(Scene question records)
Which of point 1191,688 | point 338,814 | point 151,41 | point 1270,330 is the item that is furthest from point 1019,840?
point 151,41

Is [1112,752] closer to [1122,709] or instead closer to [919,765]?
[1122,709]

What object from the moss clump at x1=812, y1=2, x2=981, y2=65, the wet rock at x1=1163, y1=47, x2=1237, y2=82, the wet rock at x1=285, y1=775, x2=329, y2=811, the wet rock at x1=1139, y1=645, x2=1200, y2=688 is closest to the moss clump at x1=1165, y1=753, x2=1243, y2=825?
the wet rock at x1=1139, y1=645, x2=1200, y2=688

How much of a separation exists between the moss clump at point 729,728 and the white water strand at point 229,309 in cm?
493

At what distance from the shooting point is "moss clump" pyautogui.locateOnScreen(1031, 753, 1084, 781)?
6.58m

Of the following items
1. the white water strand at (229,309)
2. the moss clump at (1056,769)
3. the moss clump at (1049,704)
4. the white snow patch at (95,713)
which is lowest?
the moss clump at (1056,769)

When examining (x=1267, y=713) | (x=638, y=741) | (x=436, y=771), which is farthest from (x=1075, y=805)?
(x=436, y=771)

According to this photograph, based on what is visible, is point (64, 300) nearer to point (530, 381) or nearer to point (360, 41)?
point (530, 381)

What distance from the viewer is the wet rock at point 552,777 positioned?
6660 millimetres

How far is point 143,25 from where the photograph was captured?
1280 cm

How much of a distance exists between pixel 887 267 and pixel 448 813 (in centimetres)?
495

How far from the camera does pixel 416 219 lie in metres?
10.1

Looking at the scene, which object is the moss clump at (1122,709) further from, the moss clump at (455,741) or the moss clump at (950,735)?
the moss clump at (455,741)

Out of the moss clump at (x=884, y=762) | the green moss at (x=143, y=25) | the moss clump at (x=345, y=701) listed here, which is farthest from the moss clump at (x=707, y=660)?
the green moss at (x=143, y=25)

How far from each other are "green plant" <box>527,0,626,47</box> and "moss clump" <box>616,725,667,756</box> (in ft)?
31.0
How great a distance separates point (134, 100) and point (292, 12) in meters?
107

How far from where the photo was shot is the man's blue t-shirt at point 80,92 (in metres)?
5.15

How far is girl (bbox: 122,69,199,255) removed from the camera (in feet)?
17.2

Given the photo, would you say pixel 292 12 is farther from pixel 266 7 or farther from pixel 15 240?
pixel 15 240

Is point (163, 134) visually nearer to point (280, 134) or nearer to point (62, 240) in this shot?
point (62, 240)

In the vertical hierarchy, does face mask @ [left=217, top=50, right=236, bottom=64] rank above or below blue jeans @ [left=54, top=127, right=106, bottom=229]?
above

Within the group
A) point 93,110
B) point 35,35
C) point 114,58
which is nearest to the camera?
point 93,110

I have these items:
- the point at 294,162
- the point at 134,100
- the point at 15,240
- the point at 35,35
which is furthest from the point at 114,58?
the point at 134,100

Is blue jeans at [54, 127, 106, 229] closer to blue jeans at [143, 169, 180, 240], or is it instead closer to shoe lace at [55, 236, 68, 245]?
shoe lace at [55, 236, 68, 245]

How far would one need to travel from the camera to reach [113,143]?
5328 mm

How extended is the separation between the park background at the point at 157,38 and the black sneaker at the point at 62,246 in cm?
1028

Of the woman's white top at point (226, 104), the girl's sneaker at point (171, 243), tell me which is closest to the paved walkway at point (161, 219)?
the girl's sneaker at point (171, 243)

• TASK
Reproduce word for word the part of the material that opens with the line containing "How great a" and runs through the end of the material, both ends included.

• SOLUTION
How great a distance separates point (134, 100) and point (292, 12) in meters?
107

How far from where the photo was shot is the man's blue t-shirt at point 80,92 (in metres)?
5.15

How far is girl (bbox: 122,69,199,255) removed from the camera (in feet)?
17.2

Given the photo, would you say pixel 292 12 is farther from pixel 266 7 or farther from pixel 15 240?
pixel 15 240

Is point (163, 134) visually nearer to point (280, 134) or nearer to point (62, 240) in this shot?
point (62, 240)

In the vertical hierarchy, does face mask @ [left=217, top=50, right=236, bottom=64] rank above or below blue jeans @ [left=54, top=127, right=106, bottom=229]?
above

Within the group
A) point 93,110
B) point 35,35
C) point 114,58
which is nearest to the camera?
point 93,110

I have these items:
- the point at 294,162
- the point at 134,100
- the point at 15,240
- the point at 35,35
which is furthest from the point at 114,58?
the point at 134,100

Is blue jeans at [54, 127, 106, 229] closer to blue jeans at [143, 169, 180, 240], or is it instead closer to shoe lace at [55, 236, 68, 245]?
shoe lace at [55, 236, 68, 245]

How far would one need to travel from the camera to reach [113,143]?
5328 mm

How extended is the separation between the park background at the point at 157,38 and the black sneaker at the point at 62,246 in cm?
1028

Of the woman's white top at point (226, 104), the girl's sneaker at point (171, 243), tell me which is closest to the paved walkway at point (161, 219)?
the girl's sneaker at point (171, 243)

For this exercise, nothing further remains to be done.